## Task goal
Select every line containing the word "measured" from the material, and copy those lines.

* * * * * * * * *

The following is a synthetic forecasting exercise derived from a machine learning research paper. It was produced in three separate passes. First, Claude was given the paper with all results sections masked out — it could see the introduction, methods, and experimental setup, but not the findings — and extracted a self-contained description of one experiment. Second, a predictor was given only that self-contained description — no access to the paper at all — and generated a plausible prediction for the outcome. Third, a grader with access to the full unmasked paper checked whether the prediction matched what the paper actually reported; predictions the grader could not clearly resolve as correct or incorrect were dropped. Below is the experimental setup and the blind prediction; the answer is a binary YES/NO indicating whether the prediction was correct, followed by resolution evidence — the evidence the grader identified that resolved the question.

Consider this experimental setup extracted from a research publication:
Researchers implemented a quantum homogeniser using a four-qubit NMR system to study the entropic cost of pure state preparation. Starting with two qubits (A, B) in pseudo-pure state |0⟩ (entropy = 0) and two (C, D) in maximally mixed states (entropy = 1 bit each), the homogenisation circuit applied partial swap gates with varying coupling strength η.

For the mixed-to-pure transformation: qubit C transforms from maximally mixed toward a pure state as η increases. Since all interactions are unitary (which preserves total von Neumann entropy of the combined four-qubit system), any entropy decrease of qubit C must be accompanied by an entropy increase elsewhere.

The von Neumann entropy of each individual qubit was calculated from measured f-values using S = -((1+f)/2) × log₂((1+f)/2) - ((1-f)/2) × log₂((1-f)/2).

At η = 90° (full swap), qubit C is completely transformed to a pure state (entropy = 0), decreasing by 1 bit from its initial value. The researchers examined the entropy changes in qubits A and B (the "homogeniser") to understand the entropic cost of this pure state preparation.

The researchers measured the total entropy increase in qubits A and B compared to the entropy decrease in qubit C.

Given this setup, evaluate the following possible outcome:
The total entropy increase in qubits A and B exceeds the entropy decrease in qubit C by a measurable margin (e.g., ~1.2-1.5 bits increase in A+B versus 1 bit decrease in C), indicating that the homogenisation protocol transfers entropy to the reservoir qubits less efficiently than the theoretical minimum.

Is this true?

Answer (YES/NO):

* * * * * * * * *

## Task answer
The von Neumann entropy of each individual qubit was calculated from measured f-values using S = -((1+f)/2) × log₂((1+f)/2) - ((1-f)/2) × log₂((1-f)/2).
The researchers measured the total entropy increase in qubits A and B compared to the entropy decrease in qubit C.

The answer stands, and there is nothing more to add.